:: TEXT SECTION ::
※
Tech Talk Videos from Google I/O
This year's
Tech Talk sessions at Google I/O cast light on a few key ingredients
necessary for developing great software and applications, including faster methods and
techniques, a re-envisioning of how to do things better, down to a robust architecture that is
designed to scale and sustain. At the same time, developers themselves need to successfully
manage the growth of new ideas in a collaborative environment, while remembering to put the
user and customer first.
Kicking off Tech Talks at Google I/O this
year, Steve Souders challenged developers to
build faster, high-performing
websites and presented a few best practices and tactics to these ends. Dhanji
Prasanna and Jesse Wilson
revealed the fast, lightweight Guice
framework and how it is used at Google to power some of the largest and most complex
applications in the world. Dion Almaer and Ben Galbraith walked the audience through the
Bespin project at Mozilla Labs in their
session, expanding on the project's core motivation to
re-envision how we develop software and to provide pointers on what it takes to build bleeding
edge applications for today's browsers. Jacob Lee
unveiled the architecture behind
Mercurial on BigTable, a new
version-control component of
Project Hosting on Google Code that was
built to host hundreds of thousands of open source projects.
※
:: INSTRUCTIONS TO FOLLOW ::
Say whether each statement agrees with the Google I/O text, answering yes or no and quoting the words of the text that decide it: (a) Steve Souders opened this year's Tech Talks. (b) Dion Almaer and Ben Galbraith presented the Guice framework. (c) Mercurial on BigTable was built to host hundreds of thousands of open source projects. The entries that come next have nothing to do with the Google I/O text.

:: DATA PROVIDED ::
※
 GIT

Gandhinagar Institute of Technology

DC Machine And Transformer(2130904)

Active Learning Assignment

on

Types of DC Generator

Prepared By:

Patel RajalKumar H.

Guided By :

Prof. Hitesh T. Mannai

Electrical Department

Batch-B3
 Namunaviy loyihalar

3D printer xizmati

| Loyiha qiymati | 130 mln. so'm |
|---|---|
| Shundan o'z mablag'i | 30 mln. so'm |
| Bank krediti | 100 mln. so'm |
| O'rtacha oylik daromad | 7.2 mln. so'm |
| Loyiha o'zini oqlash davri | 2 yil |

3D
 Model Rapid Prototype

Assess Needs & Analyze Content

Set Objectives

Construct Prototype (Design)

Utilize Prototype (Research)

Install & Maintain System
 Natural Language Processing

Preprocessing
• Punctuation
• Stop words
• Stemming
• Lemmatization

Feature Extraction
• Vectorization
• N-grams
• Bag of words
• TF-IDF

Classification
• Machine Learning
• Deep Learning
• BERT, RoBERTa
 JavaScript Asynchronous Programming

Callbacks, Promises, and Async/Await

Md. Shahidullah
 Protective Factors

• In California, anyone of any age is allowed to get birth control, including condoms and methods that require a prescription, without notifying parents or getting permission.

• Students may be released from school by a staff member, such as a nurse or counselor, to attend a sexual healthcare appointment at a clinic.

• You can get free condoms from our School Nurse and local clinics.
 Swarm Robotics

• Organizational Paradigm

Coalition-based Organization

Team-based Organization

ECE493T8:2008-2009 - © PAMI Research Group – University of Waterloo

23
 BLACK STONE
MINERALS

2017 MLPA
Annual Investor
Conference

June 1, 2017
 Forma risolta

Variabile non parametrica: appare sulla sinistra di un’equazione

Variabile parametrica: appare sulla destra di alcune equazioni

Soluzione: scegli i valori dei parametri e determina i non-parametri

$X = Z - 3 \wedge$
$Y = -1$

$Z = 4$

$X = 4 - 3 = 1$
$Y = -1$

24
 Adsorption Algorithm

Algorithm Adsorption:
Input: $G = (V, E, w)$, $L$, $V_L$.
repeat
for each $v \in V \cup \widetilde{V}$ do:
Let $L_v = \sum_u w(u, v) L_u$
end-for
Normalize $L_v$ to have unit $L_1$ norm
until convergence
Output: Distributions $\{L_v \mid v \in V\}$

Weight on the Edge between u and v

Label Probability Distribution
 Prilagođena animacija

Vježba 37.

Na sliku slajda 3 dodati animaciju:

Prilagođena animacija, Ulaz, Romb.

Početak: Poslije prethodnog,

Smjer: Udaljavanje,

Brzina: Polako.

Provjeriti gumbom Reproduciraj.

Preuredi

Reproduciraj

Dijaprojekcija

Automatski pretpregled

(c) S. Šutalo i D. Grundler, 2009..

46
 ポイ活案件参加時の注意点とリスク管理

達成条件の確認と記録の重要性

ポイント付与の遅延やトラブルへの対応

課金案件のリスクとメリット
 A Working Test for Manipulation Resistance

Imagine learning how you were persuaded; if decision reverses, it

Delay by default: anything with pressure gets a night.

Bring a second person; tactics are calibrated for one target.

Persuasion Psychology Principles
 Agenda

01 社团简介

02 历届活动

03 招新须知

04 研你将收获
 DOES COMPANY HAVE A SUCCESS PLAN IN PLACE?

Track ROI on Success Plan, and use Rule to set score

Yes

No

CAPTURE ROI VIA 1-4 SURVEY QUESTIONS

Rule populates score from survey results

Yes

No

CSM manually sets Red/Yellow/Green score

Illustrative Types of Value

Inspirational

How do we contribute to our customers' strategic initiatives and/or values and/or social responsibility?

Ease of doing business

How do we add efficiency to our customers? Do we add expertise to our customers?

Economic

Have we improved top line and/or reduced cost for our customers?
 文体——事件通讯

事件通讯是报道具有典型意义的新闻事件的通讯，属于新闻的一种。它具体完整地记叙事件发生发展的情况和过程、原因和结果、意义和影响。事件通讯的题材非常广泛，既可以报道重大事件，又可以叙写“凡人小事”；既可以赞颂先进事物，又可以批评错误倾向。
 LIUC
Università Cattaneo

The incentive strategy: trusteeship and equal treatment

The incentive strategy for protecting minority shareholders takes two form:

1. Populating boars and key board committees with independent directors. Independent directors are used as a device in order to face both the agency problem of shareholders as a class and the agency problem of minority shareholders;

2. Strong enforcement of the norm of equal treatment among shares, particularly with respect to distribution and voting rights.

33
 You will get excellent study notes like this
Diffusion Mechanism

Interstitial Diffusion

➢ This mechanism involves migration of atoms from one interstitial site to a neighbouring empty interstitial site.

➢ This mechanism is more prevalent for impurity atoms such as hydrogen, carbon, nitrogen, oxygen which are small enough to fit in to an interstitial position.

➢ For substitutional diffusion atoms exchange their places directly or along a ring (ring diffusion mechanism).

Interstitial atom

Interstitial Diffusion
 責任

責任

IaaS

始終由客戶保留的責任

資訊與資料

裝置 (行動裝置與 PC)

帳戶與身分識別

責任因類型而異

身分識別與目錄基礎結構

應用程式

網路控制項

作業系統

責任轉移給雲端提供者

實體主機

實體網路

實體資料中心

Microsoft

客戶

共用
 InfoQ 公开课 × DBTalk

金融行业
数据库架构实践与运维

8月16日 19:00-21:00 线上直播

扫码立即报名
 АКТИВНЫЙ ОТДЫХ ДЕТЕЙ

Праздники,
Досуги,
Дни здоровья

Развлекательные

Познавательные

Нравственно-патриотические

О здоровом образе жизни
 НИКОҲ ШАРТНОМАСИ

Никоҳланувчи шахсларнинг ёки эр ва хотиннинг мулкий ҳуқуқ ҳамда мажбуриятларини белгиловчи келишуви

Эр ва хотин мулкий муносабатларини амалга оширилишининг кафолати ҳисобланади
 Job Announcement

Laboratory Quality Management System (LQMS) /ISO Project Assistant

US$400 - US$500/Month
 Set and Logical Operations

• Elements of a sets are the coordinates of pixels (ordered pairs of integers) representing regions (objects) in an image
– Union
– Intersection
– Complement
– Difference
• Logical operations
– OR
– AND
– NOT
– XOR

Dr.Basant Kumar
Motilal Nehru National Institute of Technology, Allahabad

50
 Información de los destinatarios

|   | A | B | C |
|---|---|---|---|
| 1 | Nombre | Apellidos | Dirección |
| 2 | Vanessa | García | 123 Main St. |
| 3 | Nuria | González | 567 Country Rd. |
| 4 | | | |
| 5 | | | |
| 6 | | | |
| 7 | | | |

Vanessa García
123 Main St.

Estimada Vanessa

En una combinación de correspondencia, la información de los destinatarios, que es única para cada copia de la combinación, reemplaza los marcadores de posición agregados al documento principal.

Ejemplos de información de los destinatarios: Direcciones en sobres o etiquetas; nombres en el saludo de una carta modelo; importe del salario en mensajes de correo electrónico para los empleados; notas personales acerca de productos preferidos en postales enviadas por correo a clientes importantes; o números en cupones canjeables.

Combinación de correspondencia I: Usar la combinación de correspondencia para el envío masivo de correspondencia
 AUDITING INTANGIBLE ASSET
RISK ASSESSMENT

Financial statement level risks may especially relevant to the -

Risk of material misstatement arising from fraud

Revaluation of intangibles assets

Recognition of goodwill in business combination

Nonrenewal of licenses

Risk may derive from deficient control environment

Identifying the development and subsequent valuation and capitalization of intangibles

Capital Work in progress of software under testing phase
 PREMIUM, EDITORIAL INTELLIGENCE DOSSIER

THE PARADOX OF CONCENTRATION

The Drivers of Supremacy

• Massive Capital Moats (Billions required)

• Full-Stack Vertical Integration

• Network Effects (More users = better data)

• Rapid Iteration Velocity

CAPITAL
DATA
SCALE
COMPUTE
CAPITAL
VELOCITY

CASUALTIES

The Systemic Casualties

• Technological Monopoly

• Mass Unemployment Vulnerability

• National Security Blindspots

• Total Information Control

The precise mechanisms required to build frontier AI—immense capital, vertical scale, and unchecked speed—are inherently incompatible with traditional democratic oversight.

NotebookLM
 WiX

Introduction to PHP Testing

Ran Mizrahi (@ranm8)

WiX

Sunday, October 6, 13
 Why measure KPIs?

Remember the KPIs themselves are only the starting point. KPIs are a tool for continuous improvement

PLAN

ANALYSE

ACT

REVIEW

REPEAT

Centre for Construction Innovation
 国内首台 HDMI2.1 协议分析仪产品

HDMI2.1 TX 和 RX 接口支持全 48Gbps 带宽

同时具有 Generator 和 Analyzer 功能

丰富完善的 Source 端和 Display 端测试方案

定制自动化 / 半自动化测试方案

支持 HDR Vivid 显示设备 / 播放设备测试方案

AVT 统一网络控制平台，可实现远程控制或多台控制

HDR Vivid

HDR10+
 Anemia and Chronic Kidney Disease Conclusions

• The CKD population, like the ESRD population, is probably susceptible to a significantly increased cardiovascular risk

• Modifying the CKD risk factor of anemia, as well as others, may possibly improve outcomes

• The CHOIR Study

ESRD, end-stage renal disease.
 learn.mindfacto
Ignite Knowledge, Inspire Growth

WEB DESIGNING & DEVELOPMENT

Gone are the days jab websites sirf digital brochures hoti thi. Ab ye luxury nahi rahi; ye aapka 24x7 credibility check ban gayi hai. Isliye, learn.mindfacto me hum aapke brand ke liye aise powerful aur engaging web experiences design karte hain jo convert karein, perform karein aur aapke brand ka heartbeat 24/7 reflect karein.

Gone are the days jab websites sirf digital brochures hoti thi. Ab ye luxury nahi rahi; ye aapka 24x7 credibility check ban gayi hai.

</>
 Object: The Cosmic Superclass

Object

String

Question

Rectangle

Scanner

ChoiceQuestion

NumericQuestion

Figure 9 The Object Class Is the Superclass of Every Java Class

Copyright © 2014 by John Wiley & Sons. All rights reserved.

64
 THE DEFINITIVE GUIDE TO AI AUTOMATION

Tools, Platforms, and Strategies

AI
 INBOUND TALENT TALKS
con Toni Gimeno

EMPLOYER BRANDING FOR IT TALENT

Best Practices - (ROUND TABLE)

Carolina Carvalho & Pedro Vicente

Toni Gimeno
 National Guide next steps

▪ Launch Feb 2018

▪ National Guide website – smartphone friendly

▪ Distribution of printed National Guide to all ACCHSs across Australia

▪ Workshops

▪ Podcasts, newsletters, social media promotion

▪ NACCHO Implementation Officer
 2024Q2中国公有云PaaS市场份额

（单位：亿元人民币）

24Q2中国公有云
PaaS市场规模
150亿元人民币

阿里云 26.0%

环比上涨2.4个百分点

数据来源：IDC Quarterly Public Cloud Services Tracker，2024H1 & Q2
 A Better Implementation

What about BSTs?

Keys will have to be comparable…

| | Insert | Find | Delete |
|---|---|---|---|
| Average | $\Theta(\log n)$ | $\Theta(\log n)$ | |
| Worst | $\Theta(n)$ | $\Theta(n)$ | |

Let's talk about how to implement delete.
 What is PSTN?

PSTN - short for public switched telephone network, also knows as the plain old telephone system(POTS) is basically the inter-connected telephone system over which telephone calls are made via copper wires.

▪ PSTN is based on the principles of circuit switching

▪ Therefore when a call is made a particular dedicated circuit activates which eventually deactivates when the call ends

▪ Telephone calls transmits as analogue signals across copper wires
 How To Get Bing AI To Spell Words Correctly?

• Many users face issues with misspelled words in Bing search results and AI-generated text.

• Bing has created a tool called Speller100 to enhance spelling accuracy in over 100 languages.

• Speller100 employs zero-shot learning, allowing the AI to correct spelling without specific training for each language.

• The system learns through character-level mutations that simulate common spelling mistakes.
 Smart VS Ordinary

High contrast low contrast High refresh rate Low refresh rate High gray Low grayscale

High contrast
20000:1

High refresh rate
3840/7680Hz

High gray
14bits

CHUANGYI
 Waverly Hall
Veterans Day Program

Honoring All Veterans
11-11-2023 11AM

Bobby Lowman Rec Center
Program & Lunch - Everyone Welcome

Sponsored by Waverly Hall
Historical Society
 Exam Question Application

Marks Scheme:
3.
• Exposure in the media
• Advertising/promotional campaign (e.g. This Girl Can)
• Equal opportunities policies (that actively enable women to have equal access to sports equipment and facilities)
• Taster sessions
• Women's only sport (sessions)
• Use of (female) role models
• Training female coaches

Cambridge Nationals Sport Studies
※
:: RESPONSE TO THIS EXERCISE ::
(a) Yes: "Kicking off Tech Talks at Google I/O this year, Steve Souders challenged developers"
(b) No: "Dhanji Prasanna and Jesse Wilson revealed the fast, lightweight Guice framework"
(c) Yes: "built to host hundreds of thousands of open source projects"